Dataset rows:
[start]
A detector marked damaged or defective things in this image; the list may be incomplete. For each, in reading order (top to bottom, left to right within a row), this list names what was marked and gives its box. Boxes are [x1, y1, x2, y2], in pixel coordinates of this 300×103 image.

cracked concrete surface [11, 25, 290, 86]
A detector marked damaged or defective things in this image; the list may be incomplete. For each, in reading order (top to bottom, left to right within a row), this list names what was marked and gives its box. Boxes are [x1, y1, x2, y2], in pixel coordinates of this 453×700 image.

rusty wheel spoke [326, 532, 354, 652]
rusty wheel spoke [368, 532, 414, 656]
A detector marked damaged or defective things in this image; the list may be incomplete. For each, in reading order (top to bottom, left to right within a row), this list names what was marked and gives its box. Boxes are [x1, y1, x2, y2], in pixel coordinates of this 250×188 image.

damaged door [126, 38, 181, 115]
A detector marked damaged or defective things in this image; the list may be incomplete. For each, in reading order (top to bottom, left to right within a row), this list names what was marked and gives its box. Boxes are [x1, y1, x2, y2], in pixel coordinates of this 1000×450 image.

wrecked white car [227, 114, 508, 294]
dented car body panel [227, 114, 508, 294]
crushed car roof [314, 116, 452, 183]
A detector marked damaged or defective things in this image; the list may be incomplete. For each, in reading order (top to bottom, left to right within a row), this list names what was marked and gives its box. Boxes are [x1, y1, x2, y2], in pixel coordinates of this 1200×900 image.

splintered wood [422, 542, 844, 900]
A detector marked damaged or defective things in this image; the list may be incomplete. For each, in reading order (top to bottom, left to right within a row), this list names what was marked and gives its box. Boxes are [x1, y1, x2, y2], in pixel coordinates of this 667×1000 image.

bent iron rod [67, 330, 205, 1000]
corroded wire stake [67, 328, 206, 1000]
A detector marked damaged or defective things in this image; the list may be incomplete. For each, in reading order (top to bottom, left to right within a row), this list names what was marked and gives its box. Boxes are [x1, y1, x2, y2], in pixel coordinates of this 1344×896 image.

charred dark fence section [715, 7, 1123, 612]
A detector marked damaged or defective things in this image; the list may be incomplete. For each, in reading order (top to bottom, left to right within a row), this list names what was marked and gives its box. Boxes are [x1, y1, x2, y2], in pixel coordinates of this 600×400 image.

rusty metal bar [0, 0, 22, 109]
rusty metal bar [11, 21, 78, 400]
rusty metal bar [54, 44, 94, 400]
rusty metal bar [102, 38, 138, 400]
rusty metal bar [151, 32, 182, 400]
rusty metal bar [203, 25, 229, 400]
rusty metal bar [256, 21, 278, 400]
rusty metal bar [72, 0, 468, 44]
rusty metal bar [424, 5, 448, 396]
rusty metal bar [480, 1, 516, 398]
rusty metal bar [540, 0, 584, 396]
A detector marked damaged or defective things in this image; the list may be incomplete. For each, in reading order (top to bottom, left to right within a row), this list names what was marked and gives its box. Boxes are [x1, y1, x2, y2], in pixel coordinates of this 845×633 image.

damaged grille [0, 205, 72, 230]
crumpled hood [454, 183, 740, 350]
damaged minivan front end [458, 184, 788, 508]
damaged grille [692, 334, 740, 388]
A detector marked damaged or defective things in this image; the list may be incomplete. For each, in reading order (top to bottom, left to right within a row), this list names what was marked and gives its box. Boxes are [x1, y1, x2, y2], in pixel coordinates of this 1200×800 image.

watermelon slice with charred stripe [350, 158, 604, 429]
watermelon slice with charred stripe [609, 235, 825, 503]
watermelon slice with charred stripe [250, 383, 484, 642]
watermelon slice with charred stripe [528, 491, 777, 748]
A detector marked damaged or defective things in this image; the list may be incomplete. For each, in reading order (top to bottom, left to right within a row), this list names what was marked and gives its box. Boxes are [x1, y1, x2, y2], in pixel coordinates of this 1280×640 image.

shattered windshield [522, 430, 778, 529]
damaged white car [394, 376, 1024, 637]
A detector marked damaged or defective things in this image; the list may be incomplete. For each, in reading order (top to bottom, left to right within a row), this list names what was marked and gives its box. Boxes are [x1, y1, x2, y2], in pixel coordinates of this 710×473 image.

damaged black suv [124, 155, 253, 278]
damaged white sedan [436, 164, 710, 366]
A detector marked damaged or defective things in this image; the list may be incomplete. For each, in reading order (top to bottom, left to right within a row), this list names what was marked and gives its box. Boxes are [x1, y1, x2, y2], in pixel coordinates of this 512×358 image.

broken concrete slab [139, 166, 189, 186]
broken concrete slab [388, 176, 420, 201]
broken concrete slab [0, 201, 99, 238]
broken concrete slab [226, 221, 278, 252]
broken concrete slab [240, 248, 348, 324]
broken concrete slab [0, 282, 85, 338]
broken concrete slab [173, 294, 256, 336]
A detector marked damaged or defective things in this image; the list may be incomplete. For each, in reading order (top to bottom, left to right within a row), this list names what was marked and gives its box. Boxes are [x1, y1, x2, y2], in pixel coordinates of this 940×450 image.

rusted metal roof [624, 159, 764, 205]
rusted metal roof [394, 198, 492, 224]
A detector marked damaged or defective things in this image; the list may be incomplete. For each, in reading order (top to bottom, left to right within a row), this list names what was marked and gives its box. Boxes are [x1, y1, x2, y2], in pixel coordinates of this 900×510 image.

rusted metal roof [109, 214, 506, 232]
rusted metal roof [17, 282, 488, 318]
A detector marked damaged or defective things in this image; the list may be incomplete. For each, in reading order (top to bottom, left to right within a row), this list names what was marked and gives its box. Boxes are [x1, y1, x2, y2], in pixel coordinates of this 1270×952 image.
[end]
REQUIREMENTS
Lay out as a numbered list everything from the line containing "this 1200×900 image." down to the line containing "charred dark fence", both included, leaving out blank lines.

EXERCISE RESULT
1. A detector marked damaged or defective things in this image; the list may be incomplete. For each, in reading order (top to bottom, left to right within a row), this list names what was marked and gives its box. Boxes are [x1, y1, x2, y2], in pixel coordinates of this 1200×900 image.
2. splintered wood [422, 542, 844, 900]
3. A detector marked damaged or defective things in this image; the list may be incomplete. For each, in reading order (top to bottom, left to right within a row), this list names what was marked and gives its box. Boxes are [x1, y1, x2, y2], in pixel coordinates of this 667×1000 image.
4. bent iron rod [67, 330, 205, 1000]
5. corroded wire stake [67, 328, 206, 1000]
6. A detector marked damaged or defective things in this image; the list may be incomplete. For each, in reading order (top to bottom, left to right within a row), this list names what was marked and gives its box. Boxes are [x1, y1, x2, y2], in pixel coordinates of this 1344×896 image.
7. charred dark fence section [715, 7, 1123, 612]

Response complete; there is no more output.